Anderson v. French

Decision Date06 April 1915
Citation77 N.H. 509,93 A. 1042
PartiesANDERSON v. FRENCH et al.
CourtNew Hampshire Supreme Court

Parsons, C. J., dissenting.

Appeal from Superior Court, Rockingham County; Pike, Judge.

Suit by Evalena W. F. Anderson against Irving J. French, administrator, and another. From an adverse decree, plaintiff appeals. Appeal sustained, and decree set aside.

Mary C. Fitts was a resident of Newflelds, and died there on February 8, 1912, intestate, leaving personal property. She had in her lifetime two brothers, S. Franklin and George H. French. S. Franklin died at Newfields on November 14, 1911, leaving as his sole heir at law Evalena W. F. Anderson, an adopted daughter, who is the appellant. George H. died on October 2, 1906, leaving as heirs at law three sons, Warren K., George F., and Irving J. French, who are the appellees. The intestate had no other next of kin. The appellant was adopted in Massachusetts in 1874, but removed to this state with her adoptive father in 1893 and has since resided here. The probate court decreed that Evalena was not entitled to share in the estate of Mary C. Fitts, and from that decree this appeal was taken. The appellant claims that, as an adopted daughter of S. Franklin French, she has a right of inheritance to that part of the estate which her adoptive father would have inherited had he survived his sister. The appellees contend that the appellant is not entitled to any part of the estate.

┄┄┄┄┄┄┄┄┄┄

#### To do
Please duplicate the part of the case summary that opens with the words containing "CourtNew Hampshire Supreme" and closes with "decree set aside.". Work only from the case summary.

#### Extracted entries
┄┄┄┄┄┄┄┄┄┄

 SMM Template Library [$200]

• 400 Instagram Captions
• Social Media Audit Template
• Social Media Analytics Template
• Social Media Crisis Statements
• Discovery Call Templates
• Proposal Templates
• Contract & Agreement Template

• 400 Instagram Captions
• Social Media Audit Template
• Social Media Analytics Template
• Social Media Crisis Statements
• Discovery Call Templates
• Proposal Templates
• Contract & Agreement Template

┄┄┄┄┄┄┄┄┄┄

#### Task solution
CourtNew Hampshire Supreme Court

Parsons, C. J., dissenting.

Appeal from Superior Court, Rockingham County; Pike, Judge.

Suit by Evalena W. F. Anderson against Irving J. French, administrator, and another. From an adverse decree, plaintiff appeals. Appeal sustained, and decree set aside.